_DATA EXTRACT_
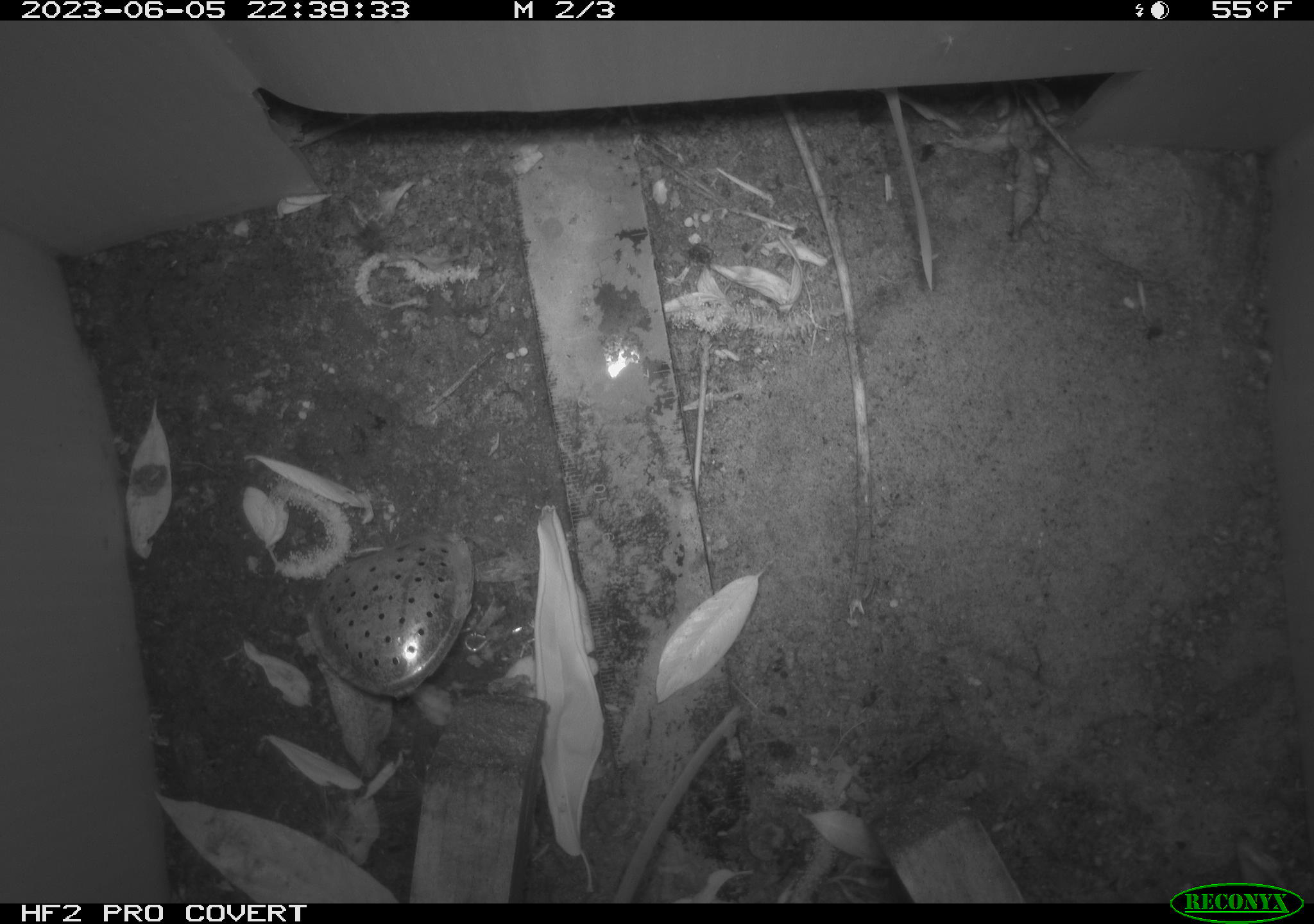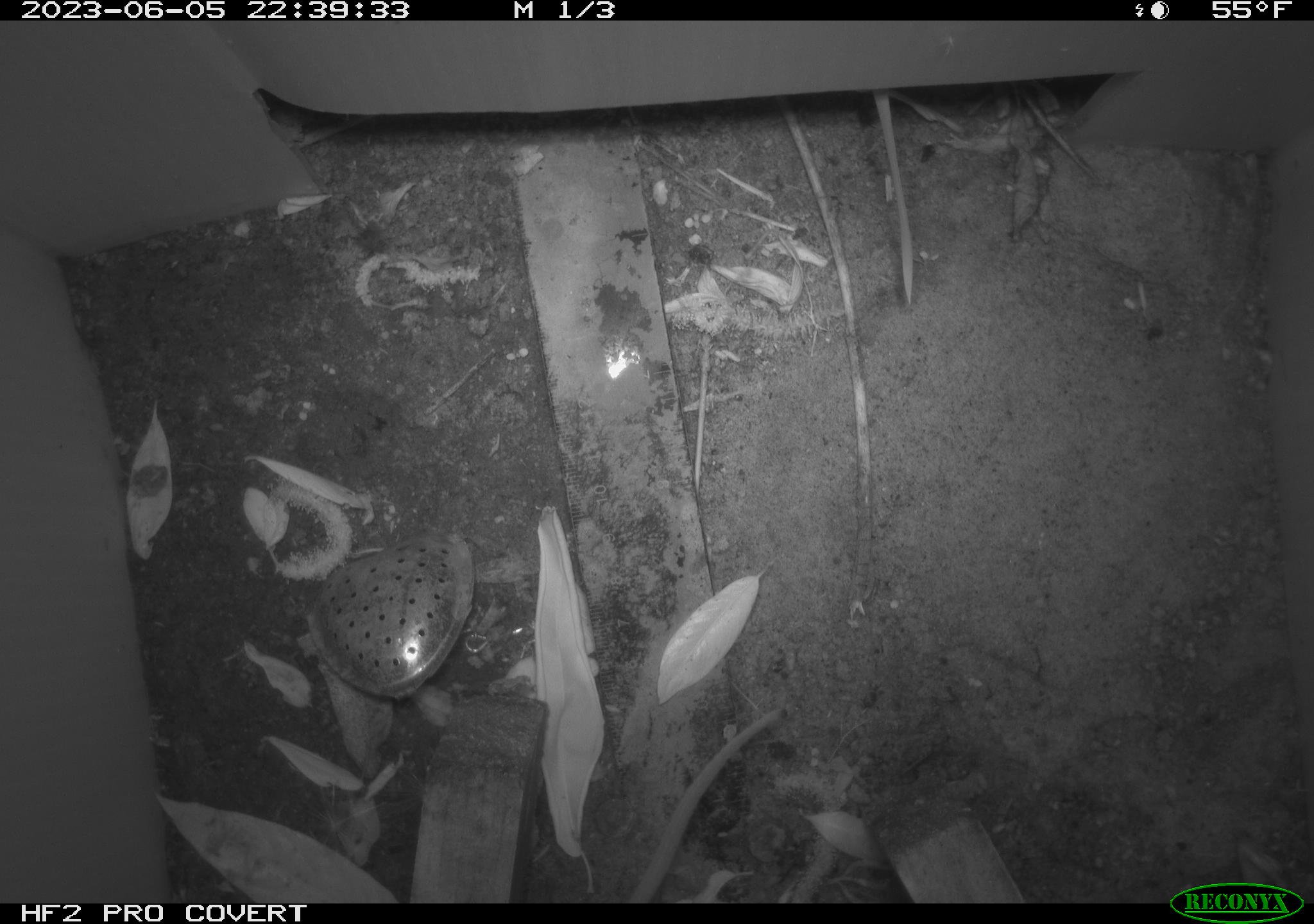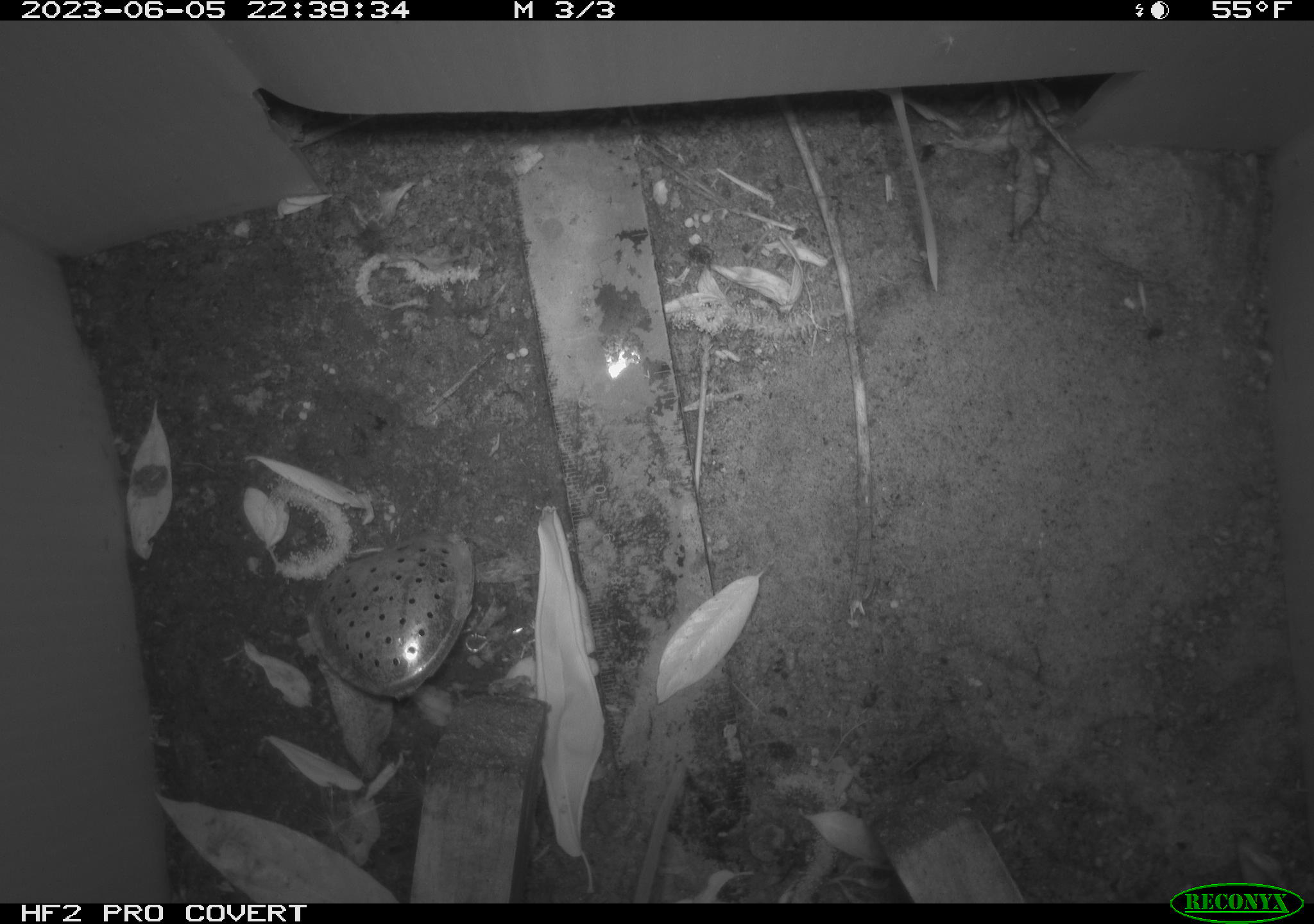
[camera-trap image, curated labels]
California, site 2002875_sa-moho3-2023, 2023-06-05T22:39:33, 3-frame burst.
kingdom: Animalia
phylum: Chordata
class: Mammalia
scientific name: Mammalia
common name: small mammal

_TASK DETAILS_
Wherever an image appears, omit it; copy the rest of the records exactly.

_WRITTEN SOLUTION_
[camera-trap image, curated labels]
California, site 2002875_sa-moho3-2023, 2023-06-05T22:39:33, 3-frame burst.
kingdom: Animalia
phylum: Chordata
class: Mammalia
scientific name: Mammalia
common name: small mammal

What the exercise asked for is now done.